Records shown —
-*-*-
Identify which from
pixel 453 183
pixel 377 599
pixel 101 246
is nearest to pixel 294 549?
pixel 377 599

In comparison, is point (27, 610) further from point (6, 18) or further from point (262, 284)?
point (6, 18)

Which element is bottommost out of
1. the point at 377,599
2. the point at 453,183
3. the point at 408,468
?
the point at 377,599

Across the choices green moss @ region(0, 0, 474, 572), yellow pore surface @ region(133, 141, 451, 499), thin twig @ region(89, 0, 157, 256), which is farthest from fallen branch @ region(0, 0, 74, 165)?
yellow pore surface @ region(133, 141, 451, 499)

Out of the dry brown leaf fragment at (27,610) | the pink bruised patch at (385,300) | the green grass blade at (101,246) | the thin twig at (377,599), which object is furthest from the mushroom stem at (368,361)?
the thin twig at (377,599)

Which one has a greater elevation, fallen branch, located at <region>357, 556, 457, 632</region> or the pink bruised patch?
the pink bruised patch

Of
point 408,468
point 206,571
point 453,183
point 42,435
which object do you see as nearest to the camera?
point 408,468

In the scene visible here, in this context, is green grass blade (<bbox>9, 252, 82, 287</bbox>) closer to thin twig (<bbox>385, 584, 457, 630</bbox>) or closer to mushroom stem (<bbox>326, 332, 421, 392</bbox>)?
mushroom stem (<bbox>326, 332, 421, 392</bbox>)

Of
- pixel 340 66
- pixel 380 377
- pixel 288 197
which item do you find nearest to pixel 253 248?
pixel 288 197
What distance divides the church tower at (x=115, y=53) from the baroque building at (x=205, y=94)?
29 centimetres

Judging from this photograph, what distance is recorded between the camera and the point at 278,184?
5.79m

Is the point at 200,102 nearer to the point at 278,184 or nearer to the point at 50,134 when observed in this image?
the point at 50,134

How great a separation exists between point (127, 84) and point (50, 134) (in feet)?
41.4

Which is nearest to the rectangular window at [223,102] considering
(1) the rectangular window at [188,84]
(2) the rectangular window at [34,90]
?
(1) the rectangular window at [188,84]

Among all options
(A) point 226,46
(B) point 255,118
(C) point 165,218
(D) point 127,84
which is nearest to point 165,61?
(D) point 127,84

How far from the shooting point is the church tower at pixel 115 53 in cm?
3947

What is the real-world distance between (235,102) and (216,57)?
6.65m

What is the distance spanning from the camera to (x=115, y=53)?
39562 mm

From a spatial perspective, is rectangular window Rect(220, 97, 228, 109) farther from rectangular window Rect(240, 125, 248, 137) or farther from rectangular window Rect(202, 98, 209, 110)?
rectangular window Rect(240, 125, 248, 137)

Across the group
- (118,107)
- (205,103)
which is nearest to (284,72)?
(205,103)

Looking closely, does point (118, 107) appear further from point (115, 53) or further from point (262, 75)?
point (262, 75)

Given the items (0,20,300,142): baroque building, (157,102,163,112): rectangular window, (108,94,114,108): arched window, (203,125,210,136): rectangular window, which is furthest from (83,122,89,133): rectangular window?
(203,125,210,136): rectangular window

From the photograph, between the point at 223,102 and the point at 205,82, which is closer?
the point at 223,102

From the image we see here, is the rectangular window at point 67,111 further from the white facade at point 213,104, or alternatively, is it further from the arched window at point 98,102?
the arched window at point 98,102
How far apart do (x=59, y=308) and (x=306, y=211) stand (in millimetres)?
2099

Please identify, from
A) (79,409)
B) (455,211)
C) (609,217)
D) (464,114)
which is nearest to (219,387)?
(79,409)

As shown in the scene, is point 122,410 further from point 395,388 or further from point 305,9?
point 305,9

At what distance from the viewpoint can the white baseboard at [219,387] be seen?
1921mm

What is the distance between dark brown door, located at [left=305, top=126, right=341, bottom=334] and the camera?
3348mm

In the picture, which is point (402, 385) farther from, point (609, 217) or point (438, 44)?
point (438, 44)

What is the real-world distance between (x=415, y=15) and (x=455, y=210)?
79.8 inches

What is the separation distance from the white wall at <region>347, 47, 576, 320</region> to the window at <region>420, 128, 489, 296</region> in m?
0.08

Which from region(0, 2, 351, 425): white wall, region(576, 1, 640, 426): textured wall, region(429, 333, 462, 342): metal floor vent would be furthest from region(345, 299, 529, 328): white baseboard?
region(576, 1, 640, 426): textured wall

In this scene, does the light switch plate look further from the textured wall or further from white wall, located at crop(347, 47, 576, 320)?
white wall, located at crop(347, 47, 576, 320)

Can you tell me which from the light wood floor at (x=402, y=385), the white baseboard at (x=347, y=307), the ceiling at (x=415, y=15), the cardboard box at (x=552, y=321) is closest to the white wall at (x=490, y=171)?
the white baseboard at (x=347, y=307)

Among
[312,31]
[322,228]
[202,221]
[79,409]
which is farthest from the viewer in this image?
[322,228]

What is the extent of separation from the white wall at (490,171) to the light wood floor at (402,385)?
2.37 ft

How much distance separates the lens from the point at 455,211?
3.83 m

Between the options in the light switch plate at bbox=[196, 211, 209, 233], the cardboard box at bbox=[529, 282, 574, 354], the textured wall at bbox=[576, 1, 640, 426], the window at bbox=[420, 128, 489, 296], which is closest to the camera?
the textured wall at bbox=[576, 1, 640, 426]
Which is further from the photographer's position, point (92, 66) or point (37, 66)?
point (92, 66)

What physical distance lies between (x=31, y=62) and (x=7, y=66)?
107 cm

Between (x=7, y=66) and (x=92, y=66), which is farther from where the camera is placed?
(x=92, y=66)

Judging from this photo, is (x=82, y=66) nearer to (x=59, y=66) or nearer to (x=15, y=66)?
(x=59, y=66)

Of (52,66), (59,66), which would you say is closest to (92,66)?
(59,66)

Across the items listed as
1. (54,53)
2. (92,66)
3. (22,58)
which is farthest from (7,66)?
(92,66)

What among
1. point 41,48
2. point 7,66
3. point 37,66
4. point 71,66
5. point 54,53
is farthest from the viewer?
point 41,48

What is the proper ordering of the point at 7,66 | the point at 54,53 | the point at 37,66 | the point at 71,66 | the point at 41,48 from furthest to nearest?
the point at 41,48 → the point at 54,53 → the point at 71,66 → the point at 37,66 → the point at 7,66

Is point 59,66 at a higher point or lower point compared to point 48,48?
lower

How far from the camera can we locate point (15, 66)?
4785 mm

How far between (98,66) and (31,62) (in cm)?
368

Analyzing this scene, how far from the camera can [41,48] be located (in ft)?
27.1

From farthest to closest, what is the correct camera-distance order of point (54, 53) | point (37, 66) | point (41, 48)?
-*-*-
In the records above, find the line containing "Of (52,66), (59,66), which"; please retype it and every line after it through the last line, exactly and with nothing else.

Of (52,66), (59,66), which would you say is closest to (92,66)?
(59,66)

Across the items listed as
1. (54,53)
2. (92,66)
3. (22,58)
which is farthest from (7,66)?
(92,66)

What among
1. point 41,48
2. point 7,66
3. point 37,66
4. point 71,66
5. point 54,53
is farthest from the viewer?
point 41,48

What is the proper ordering of the point at 7,66 | the point at 54,53 | the point at 37,66 | the point at 71,66 | the point at 41,48 from furthest to nearest?
the point at 41,48 → the point at 54,53 → the point at 71,66 → the point at 37,66 → the point at 7,66

Is point 59,66 at a higher point or lower point compared to point 48,48?
lower

How far from the camera can we locate point (15, 66)?
4785 mm

How far between (98,66) and (31,62) (in cm)?
368

Analyzing this scene, how far from the camera can [41,48] be located (in ft)?
27.1

From farthest to closest, what is the correct camera-distance order of point (54, 53) | point (37, 66) | point (41, 48)?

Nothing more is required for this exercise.